Some Features of the “Arab Sharkas” Case
Military prosecutors accused the nine men of planning and participating in an attack on an army personnel carrier in Amireyyah, Cairo, in which a military aide was killed on 13 March 2014; of killing 6 conscripts 2 days later at a military police checkpoint at Musturud, South Cairo; then of killing an armed forces brigadier-general and a colonel in a gunfight on March 19, in Arab Sharkas, a village north of Cairo, when an army unit raided a disused storage warehouse in an attempt to capture them.
But at least 2 of the men now facing execution could not have participated in any of these actions because authorities had detained them months earlier and were still holding them at the time. Both men have stated that they were held and tortured in the secret military Azouli Prison in Ismailia until they were sent for questioning to Aqrab Prison and that they have submitted reports which the Prosecution did not investigate.
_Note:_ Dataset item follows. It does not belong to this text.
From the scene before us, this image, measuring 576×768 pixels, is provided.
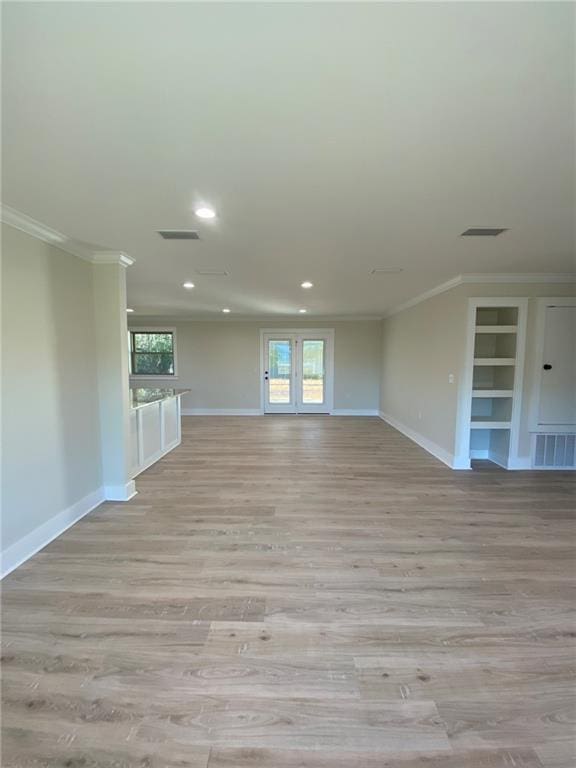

Hani Amer (32) is a science graduate and has worked in programming since 2011. He is married with 2 children. He has stated that he was detained in the Third District, Ismailia, on 16 December 2013. His mother sent telegrams on 17 December 2013 to the Minister of the Interior, the Chief of Police in Ismailia and the Attorney General. Certified copies of these telegrams are in the case file. His mother also lodged a formal complaint with the Public Prosecutor (Public Prosecutor Complaints No 2901/2014) on 5 February 2014, detailing the circumstances of his detention and his imprisonment in Azouli Prison. His family were only allowed to visit him 2 times, once in August 2014, the other in February 2015, each time for just a few minutes. At his first hearing in the military court Amer said to the presiding judge “I never saw a prosecutor, I was in Azouli from December and I was brought straight from Azouli to Aqrab on 20 March.” He received no response from the judge.
Muhammad Haroun (31) is a commerce graduate. He has stated that he was detained, with his wife, on 28 November 2013 in Zagazig, Sharqiyyah. His wife was held for 10 days in the local National Security facility then set free. His family and lawyers lodged a formal complaint with the Public Prosecutor (Public Prosecutor Complaints No 1739/2014) on 1 February 2014. His family were only allowed to visit him once: in February 2015.
Abd el-Rahman Rizk (19) is a high school student and is the youngest of the prisoners sentenced to death.
We call to mind that we have documented cases of prisoners who confessed under torture to murders that they were later proved innocent of. Eg. The case of the actor, Habiba and the case of “The Killer of Bani Mazar”. We even have a case where it was later proved that the crime had never been commited: the case of Muhammad Badr el-Din.
We, the signatories below, though we hold varied positions regarding the death penalty, are united by one just and urgent demand: Suspend the execution of death sentences in the case of “Arab Sharkas” and all other cases until we are content that torture is no longer part of our lives and that we are subject to an efficient and self-respecting system of justice that is not affected by political battles.
An execution cannot be undone. There is no loss greater than that of a life. Suspend the Executions.